Just for the record in case anyone digs this up on a later Google search, install the newspaper, unidecode, and re python libraries (pip3 install), then:

  from sys import argv
  from unidecode import unidecode
  from newspaper import Article
  import re

  script, arturl = argv

  url = arturl
  article=Article(url)

  article.download()
  article.parse()

  title2 = unidecode(article.title)

  fname2 = title2.lower()
  fname2 = re.sub(r"[^\w\s]", '', fname2)
  fname2 = re.sub(r"\s+", '-', fname2)
   
  text2 = unidecode(article.text)
  text2 = re.sub(r'\n\s*\n', '\n\n', text2)

  f = open( '~/Desktop/' + str(fname2) + '.txt', 'w' )
  f.write( str(title2) + '\n\n' )
  f.write( str(text2) + '\n' )
  f.close()

I execute via from shell:

  #!/bin/bash
  /usr/local/opt/python3/Frameworks/Python.framework/Versions/3.7/bin/python3 ~/bin/url2txt.py $1

If I want to run it on all the URLs in a text file:

  #!/bin/bash
  while IFS='' read -r l || [ -n "$l" ]; do
    ~/bin/u2t "$l"
  done < $1

I'm sure most of the coders here are wincing at one or multiple mistakes or badly formatted items I've done here, but I'm open to feedback ...
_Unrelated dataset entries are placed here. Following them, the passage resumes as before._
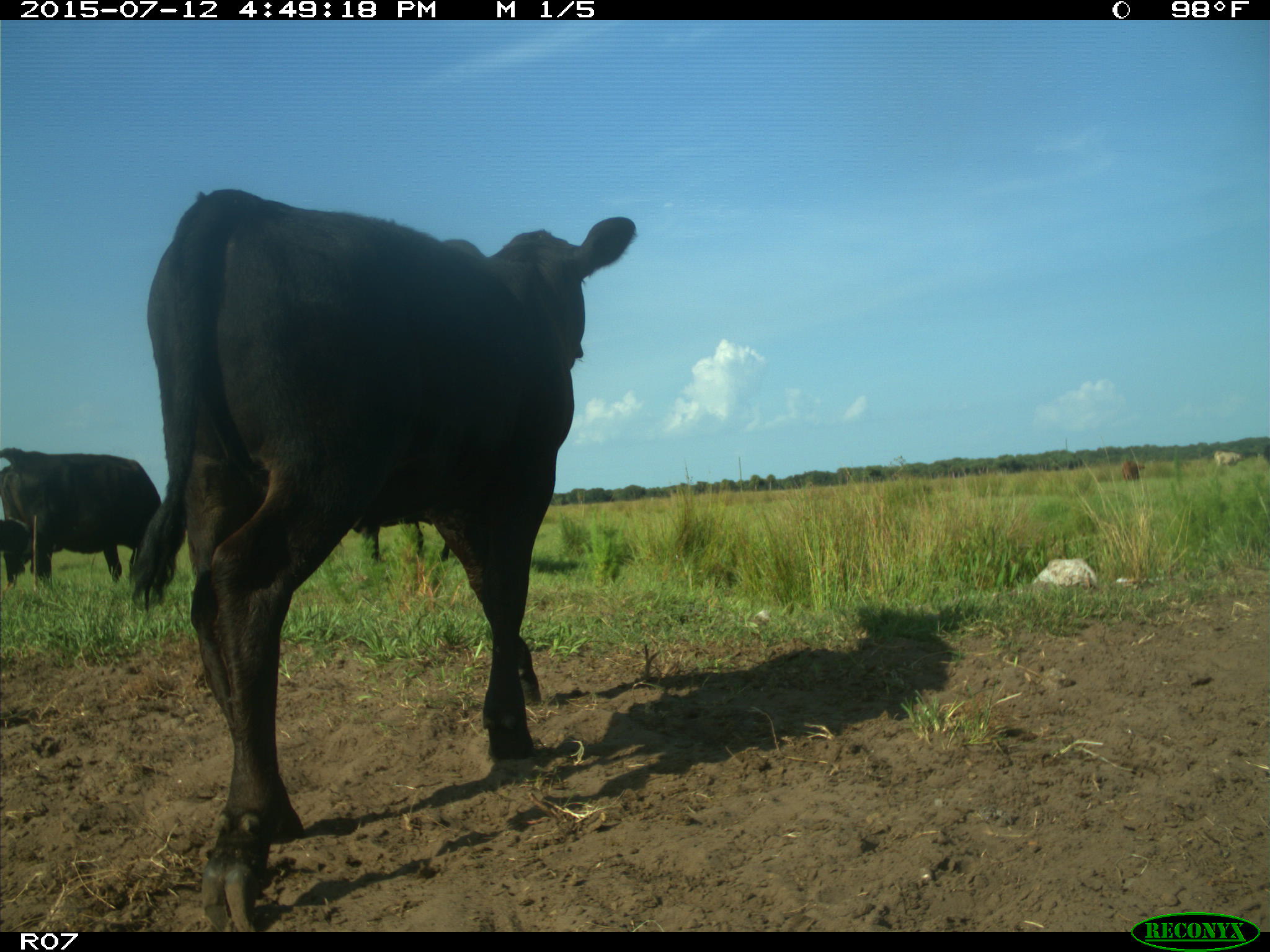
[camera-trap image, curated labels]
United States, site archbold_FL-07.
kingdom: Animalia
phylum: Chordata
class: Mammalia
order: Artiodactyla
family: Bovidae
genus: Bos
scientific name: Bos taurus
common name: domestic cow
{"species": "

by spaceprisonon 6/28/2019, 9:49:18 PM
I don't know if a specific script but you might be able to make something with python using the requests, beautifulsoup and markdownify modules.
Requests to fetch the page. beautifulsoup to grab the tags you care about (title info) and then markdownify to take the raw html and turn it into markdown.